◆ **STATED EXERCISE**: Copy out the lines below word for word, starting at the line that contains "Is the soldier's" and ending with the last line.

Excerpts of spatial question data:
◇ ◇ ◇ ◇ ◇

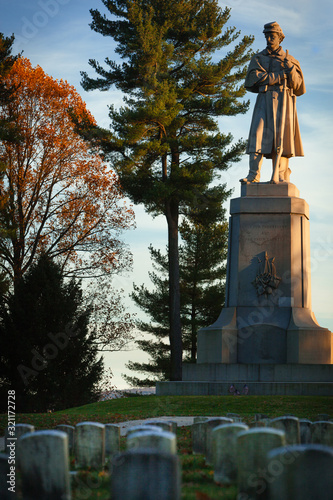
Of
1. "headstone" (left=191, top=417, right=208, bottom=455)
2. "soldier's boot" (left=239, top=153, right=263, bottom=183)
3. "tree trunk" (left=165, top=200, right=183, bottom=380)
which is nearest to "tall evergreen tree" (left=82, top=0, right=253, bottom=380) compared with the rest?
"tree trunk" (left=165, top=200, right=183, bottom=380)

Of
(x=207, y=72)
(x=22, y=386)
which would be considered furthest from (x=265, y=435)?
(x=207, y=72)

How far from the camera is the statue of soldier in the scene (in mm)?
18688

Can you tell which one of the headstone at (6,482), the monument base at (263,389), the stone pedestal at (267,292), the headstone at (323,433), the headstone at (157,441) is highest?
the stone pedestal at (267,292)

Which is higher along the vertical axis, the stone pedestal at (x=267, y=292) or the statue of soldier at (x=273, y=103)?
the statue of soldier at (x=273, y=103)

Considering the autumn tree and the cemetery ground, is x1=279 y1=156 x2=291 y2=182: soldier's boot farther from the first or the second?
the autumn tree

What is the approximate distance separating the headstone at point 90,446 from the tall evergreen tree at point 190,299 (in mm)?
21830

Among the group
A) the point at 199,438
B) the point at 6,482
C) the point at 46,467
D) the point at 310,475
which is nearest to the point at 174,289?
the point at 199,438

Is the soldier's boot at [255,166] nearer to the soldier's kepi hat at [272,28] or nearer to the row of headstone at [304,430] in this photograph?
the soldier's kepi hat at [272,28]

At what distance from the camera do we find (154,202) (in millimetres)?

◇ ◇ ◇ ◇ ◇

◆ **RESULT FOR THIS TASK**:
Is the soldier's boot at [255,166] nearer to the soldier's kepi hat at [272,28] or nearer to the row of headstone at [304,430] in this photograph?
the soldier's kepi hat at [272,28]

At what distance from the camera do we find (154,202) (in millimetres)?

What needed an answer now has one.